NEW YORK — Alex Rodriguez looked
at the award he just received from Babe Ruth's granddaughter with big
eyes and a broad grin. It was as if he almost couldn't believe it was
"Postseason MVP. Wow," Rodriguez said Saturday night. Pausing for effect he added, "What's next, the good guy award?"
Less than a year ago, it would have been difficult to decide which would be more preposterous for the troubled star to earn.
Rodriguez completed a tumultuous
season that began with an awkward confession to past steroid use and
then hip surgery that kept him out until May by being selected the
winner of the Babe Ruth Award as the New York chapter of the Baseball
Writers' Association of America's postseason MVP.
A-Rod picked up the hardware at the 87th annual New York baseball writers' dinner Saturday night.
Rodriguez used his time away from the
team to rehabilitate his hip as a period of reflection. He returned
with a mantra: simplify things.
And after he told fans at the dinner
that "he'd stick to the script of 2009 and keep it very, very brief,"
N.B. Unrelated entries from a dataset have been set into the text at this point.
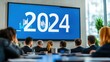© Thitiwadee - A group of professionals watches a presentation featuring '2024' on a large screen, set in a modern conference room.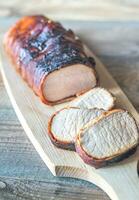 Pork loin wrapped in bacon photo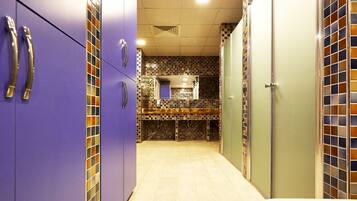 A narrow hallway with purple lockers, a tiled backsplash, and a light-colored floor.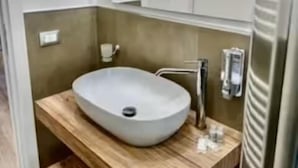 Um banheiro moderno com uma cuba grande, um móvel de vaidade em madeira e um espelho acima.
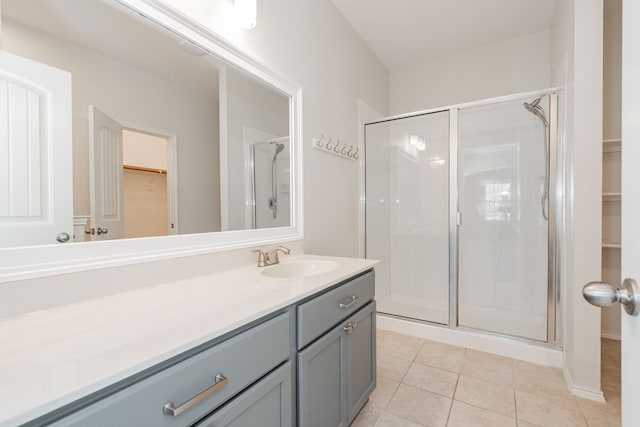 bathroom featuring tile patterned floors, vanity, and a shower with door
he choked up, taking a long pause – save for a nervous laugh – to look
down at the podium and smile awkwardly.
Unlike the extended pause he took
during his steroids news conference, this one was broken when an
attendee – the dinner was crowded with Yankees fans – shouted, "You're
the best, A-Rod!"
Rodriguez batted .365 with six home
runs and 18 RBIs in 15 games in the postseason, quickly putting to rest
his reputation for failing when it mattered most – he had been 8 for 59
(.136) in the postseason since 2004 before going on a tear to lead New
York to its 27th title.
Rodriguez thanked the fans for being
patient with him after helping the Yankees win their first title since
2000. It was his first trip to the World Series in a 16-year career. He
joined the Yankees in '04.
The three-time American League MVP took great pleasure in this award.
"I've been to these dinners a couple
of times to receive MVP awards and those, I'm very proud of those
accomplishments," he said. "But none of those accomplishments will ever
compare to the feeling you get from being part of a team that won a
world championship. Like Albert [Pujols] said, there's nothing like
winning a World championship."
Pujols was at the dinner to pick up
his award for NL MVP. Minnesota's Joe Mauer collected the AL MVP and
the Sid Mercer-Dick Young Player of the Year Award.
During his routine, comedian and
writer Bill Scheft told Mauer, who will be a free agent after the 2010
season, that all New York airports were closed and that he'll have to
stay until 2015.
Mauer's dad Jake Mauer, who bought
his first tuxedo for the event, said his family wasn't going to push
Joe to stay in Minnesota.
"Wherever he's happy, we're happy," Jake Mauer said.
Among those on the dais were the Angels' Mike Scioscia and the Rockies' Jim Tracy, managers of the year.
Scioscia dedicated his award to the Angels' 22-year-old rookie pitcher Nick Adenhart, who died in a car accident on April 9.
Former Yankees third baseman Aaron
Boone received one of the loudest ovations of the night when he picked
up the Arthur and Milton Richman You Gotta Have Heart Award. Boone had
heart surgery this season and was able to return to the field for the
Houston Astros in September.
Mets right fielder Jeff Francoeur
won the Ben Epstein-Dan Castellano Good Guy Award, and teammate Carlos
Beltran got the Joan Payson Award for community service. Beltran was
not in attendance because he had knee surgery last week.
Yankees shortstop Derek Jeter was
not at the dinner to collect his Joe DiMaggio Toast of the Town Award.
He also shared the Willie, Mickey and the Duke Award with teammates
Jorge Posada, Mariano Rivera and Andy Pettitte as the core four of the
Yankees championship teams.
Don Zimmer, whose big league career
began in 1954 with the Brooklyn Dodgers won the William J. Slocum–Jack
Lang Award for long and meritorious service.